Elle hocha la tête et se détourna, mais elle revint sur ses pas et s'appuya sur le comptoir pour s'élever et déposer un bisou sur le front de son paternel.
— Va te coucher papa, je gère la fermeture.
Charlie était très protectrice envers son père. Il fallait dire que n'être plus que tous les deux les avait beaucoup rapprochés. Quand sa mère était partie, l'enfant n'avait que huit ans, et un an plus tard, Elara ouvrait la taverne du Guerrier de Feu, avec trois sous en poche. C'est à ce moment-là que la pivoine au-dessus de la cheminée a fané. Sa mère lui avait raconté l'histoire de cette fleur, lorsqu'Elara et Seraphina avaient officialisé leur mariage, le fae de la terre avait fait pousser cette simple pivoine, et ils l'avaient placée sous une cloche de verre, la maintenant parfaitement conservée grâce à la magie de l'eau et de la terre combinée. Après la disparition de Seraphina, la fleur était encore là, alors que Charlie avait appris que la magie et les sortilèges des fées s'envolaient avec elles. Elara n'en dit pas plus lorsqu'il se débarassa de la fleur fânée, mais Charlie s'était longtemps demandée comment elle avait pu subsister sans la magie de sa mère.
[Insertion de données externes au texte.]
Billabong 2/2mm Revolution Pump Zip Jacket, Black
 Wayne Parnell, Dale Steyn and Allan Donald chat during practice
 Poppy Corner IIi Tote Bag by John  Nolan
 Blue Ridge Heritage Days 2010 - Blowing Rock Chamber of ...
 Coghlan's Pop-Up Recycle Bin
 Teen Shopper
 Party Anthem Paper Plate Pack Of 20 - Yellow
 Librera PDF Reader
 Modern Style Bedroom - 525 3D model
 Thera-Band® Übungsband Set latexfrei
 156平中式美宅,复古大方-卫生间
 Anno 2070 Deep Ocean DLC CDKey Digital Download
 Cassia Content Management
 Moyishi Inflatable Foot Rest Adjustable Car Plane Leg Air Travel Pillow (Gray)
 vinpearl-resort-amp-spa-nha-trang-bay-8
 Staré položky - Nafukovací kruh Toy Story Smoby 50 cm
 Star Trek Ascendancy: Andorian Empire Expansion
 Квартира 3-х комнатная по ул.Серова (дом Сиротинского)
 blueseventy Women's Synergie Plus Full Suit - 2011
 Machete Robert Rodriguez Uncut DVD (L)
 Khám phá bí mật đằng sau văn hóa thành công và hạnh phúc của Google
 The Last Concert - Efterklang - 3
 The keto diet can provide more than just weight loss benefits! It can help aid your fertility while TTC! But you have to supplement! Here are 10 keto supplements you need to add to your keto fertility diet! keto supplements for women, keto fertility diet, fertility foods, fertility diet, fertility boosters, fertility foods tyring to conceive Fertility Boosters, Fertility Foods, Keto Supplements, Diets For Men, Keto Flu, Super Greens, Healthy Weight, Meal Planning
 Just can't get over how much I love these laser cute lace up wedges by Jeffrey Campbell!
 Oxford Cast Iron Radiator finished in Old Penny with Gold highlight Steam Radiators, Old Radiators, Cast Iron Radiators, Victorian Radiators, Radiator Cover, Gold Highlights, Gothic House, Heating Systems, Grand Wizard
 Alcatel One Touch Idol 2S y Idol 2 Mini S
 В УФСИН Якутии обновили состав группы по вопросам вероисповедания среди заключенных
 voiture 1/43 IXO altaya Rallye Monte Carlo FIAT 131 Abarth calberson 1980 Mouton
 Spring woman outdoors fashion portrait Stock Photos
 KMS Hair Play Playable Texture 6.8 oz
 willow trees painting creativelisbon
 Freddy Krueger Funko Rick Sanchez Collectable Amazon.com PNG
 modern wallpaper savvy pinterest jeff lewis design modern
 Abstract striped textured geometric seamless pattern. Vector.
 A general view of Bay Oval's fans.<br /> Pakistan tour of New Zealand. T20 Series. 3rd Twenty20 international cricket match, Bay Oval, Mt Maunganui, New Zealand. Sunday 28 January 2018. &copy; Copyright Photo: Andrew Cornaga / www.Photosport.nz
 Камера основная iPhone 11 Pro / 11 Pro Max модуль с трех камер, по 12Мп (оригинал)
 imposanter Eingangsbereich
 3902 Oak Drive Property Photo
Quoi qu'il en soit, elle savait que son père conservait précieusement la photo de son mariage auprès de son lit, et qu'il avait certainement été très triste de voir leur pivoine mourir à petit feu.
Charlie jeta un regard à son père tandis qu'il montait les escaliers vers l'appartement à l'étage. Il n'était pas très vieux, mais le fait qu'il se tienne à la rembarre était un signe que l'âge commençait à épuiser ses muscles, et sa fille aurait tout fait pour l'aider du mieux qu'elle pouvait, au moins pour alléger le poids qui reposait sur ses épaules.
Ses yeux se baladèrent sur le comptoir, un soupir s'échappant de ses lèvres. Elle cherchait la dernière miette qui aurait décidé de résister à son acharnement. Enfin, elle se redressa, et passa sa main sur son front. La taverne vide, la seule source de lumière provenait de l'ampoule au-dessus du bar, ainsi que du reflet de la lune à travers les vitres. Ce doux reflet, qui se glisse sur sa peau pâle et lui arrache un léger sourire. Lorsque des années auparavant, l'astre de nuit l'avait choisie pour déposer sur son cœur un brin de sa magie, Charlie s'était imaginée suivre les pas de ses parents à l'école pour fées de Simarth, située à quelques pas de chez elle, dans la capitale, Valaris. Malheureusement pour elle, Simarth n'accueillait que les fées issues de familles prêtes à payer pour l'inscription de leur enfant, ou bien celles qui étaient suffisamment douées pour obtenir une bourse. Charlie n'avait ni l'un, ni l'autre.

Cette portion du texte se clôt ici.